• SOURCE:
-- begin --
Dom Passantino: Why... why... why are the Foo Fighters so keen to show us that they can "rock" nowadays? They did the shouty thing with "Monkey Wrench" about eight years ago now, that was OK, but these desperate attempts to show they're "down" with the "kids", the majority of whom were still breastfed when they released "This Is A Call"... it would be embarrassing if Grohl had any dignity in the first place. Hey, maybe he could dress up as a woman in the video for this! That always cracks me up.
[2]

Peter Parrish: Dave Grohl takes time out from being a superstar freelance drummer in every single band in the history of music (no, it’s true) to remind us that WE’RE ALL GOING TO DIE. Thanks, Dave. Just to hammer it home, this message is communicated to us through the almighty power of rock and roll! Perhaps god truly did give it to us, in order to issue timely mortality reminders through his gift. If so, this rather predictable effort probably won’t grab as many people by the balls as the divine creator desires.
[4]

Joe Macare: More vaguely angry rock 'n' Grohl. There are times when Dave's perpetual naivety is endearing, but I'm not sure that applies when he's musing on mortality. What's that you say, Nate Fisher? We're all going to die some day? Blimey! Also, that new “no I really do feel quite strongly about this” growl that Grohl's started doing at the end of lines is losing its charm rather quickly, I fear.
[5]


Fall Out Boy – Sugar, We’re Goin’ Down
[4.07]


Abby McDonald:“I’m just a notch on your bedpost/ But you’re just a line in a song”. Oh the delights of a good emo/pop/post-punk piece of melodic angsting! Fabulous soaring chorus with enough vitriol to fuel the pouting break-up rage, plus the tumbling pace of the gun analogy is pretty irresistible to a girl who loves target practice such as myself.
[7]

David Meller: This sounds like a Creed song but with bad, almost pre-teen vocals and featherbrained lyrics, “Drop a heart, break a name/We're always sleeping in, and sleeping for the wrong team”. What, male and female persona are always mistakenly sleeping with the wrong sex? Oh they’re silly billys, aren’t they? This is the sort of song thirteen year old girls will take lyrics from, use as their MSN username and take exceptionally seriously, whilst not having a clue what they mean.
[3]

Jonathan Lee Bradley: Does this have a real killer video or something? There's no other reason why this particular track should be Fall Out Boy's breakthrough hit. It's a serviceable attempt at the emo-pop thing - the best moments work as a sort of Taking Back Sunday-lite - but for the most part, the verses are way too New Found Glory and there's not nearly enough TBS-style anguished screaming. The "number one with a bullet" bit is a nice piece of High Fidelity-style melodrama, though.
[6]

Hillary Brown: Irrational hatred is provoked here. This is prog-pop-punk, and that is wrong on the level of humans and animals getting married.
-- end --
• WORK TO DO: In the song reviews above, which band does David Meller say "Sugar, We're Goin' Down" sounds like?

• DATA EXTRACT:
-- begin --
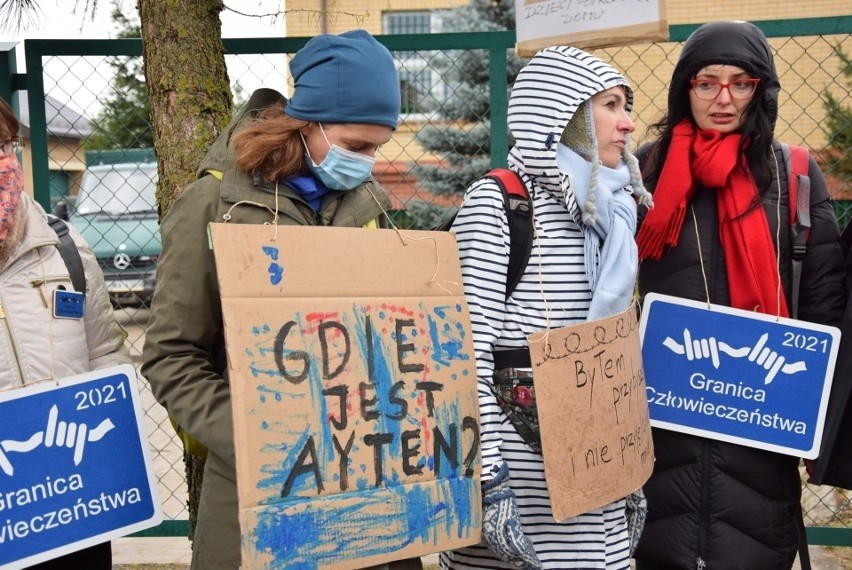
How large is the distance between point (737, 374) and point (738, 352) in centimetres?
6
-- end --
• WORKED ANSWER: Creed